Opinião

Acolher os refugiados ajuda o país

Acolher os refugiados ajuda o país

Não é de estranhar que a Igreja erga a sua voz em defesa dos migrantes e que critique os populismos que insistem em culpá-los de todos os males que afetam as sociedades ocidentais. A Igreja reconhece-se como povo peregrino e, portanto, faz parte do seu código genético a característica de povo emigrante, que lhe vem da tradição judaica.

O povo israelita tem em Abraão, o "arameu errante", a sua origem. Tem a consciência que desceu ao Egito, onde viveu como estrangeiro, para fugir da fome. Ali experimentou a escravidão até ser libertado por Deus. Toda a legislação bíblica do livro do Deuteronómio impõe ao povo o respeito pelo estrangeiro e recorda-lhe constantemente que foi escravo no Egito (Dt. 24, 17-18).

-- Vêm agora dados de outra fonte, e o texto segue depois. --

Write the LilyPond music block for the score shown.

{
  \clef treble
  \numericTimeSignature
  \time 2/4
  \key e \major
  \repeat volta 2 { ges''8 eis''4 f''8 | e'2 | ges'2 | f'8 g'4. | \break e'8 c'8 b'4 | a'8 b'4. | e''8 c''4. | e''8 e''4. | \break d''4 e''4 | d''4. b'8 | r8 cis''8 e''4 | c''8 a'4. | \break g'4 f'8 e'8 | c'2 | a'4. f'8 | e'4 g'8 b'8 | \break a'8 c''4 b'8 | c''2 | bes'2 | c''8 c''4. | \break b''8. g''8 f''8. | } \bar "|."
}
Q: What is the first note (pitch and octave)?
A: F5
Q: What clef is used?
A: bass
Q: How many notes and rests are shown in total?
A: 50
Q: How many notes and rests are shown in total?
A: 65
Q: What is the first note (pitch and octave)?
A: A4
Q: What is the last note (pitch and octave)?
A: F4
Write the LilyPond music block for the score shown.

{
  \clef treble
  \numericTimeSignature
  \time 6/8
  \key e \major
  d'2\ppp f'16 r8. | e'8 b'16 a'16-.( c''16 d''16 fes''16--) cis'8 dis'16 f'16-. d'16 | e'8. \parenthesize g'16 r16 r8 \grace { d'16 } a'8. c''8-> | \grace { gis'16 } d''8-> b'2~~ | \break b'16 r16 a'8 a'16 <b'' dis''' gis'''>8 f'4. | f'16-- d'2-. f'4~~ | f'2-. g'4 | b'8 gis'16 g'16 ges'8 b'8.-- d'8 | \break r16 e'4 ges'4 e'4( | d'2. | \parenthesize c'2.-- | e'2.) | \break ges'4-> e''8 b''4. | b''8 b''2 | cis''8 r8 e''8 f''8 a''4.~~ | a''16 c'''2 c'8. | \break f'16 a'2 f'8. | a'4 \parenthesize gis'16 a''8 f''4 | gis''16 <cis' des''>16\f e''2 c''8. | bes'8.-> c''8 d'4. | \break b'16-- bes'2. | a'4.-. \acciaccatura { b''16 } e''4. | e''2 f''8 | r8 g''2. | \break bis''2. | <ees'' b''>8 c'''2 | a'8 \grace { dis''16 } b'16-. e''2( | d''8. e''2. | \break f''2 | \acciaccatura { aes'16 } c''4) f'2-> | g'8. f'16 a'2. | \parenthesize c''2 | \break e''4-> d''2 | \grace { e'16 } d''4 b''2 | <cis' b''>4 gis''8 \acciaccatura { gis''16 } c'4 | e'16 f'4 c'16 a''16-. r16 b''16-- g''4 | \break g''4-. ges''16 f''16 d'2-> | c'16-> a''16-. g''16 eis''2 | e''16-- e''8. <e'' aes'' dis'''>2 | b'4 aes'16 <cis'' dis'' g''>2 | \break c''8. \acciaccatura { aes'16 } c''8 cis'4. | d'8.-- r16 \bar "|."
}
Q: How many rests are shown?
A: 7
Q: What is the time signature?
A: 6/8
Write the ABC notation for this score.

O cristianismo é o herdeiro desta tradição e tem de ser sensível ao drama dos que, pelas mais variadas razões, se veem obrigados a abandonar a sua pátria e a procurar melhores condições de vida noutros países. Um cristão não pode voltar as costas aos emigrantes. E aqueles que têm responsabilidades políticas não podem ser insensíveis ao drama dos que fogem da guerra, do terrorismo e da fome e fechar-lhes as portas dos seus países. Não se podem brandir símbolos cristãos em comícios, como fez Matteo Salvini, vice-primeiro-ministro italiano, e, depois, não se ser coerente com uma das características mais determinantes da sua fé.

Salvini explora os receios que as populações sentem devido ao elevado número de emigrantes que rumam à Europa e, em particular, a Itália, procurando capitalizá-los em votos. Parece que está a ter muito sucesso... Mas o que se esperaria de um político cristão era que encontrasse soluções para este problema - não que fechasse fronteiras! Que fosse "mais criativo", exigiu o Papa Francisco numa entrevista concedida ao jornal italiano "La Stampa".

Em Portugal, encerrou-se ontem mais uma semana dedicada à reflexão sobre as migrações. D. António Vitalino, bispo emérito de Beja, responsável por este tema na Conferência Episcopal, publicou uma mensagem em que defende que aquele que emigra tem de "ser acolhido e não devolvido ao país de origem". Nos países de acolhimento tem de encontrar "proteção" e de ser "promovido em vez de abandonado à sua sorte, de ser integrado na sociedade e não empurrado para guetos". D. António Vitalino pede que se lute "contra o individualismo, a indiferença, ou mesmo contra a consideração dos migrantes como causa dos males que afetam as sociedades".

Já há em Portugal discursos populistas que defendem o fechamento das nossas fronteiras aos migrantes e refugiados. Também eles poderão ter algum sucesso eleitoral. Não é dessa forma, contudo, que se resolverão os problemas do país. A criatividade exigida pelo Papa para o acolhimento devido aos refugiados também não se encontra nessas propostas políticas. Não é rejeitando os refugiados e os emigrantes que se constrói um Portugal melhor. O seu acolhimento e integração é que podem ajudar a melhorar o país. Nomeadamente ajudando a inverter o declínio demográfico.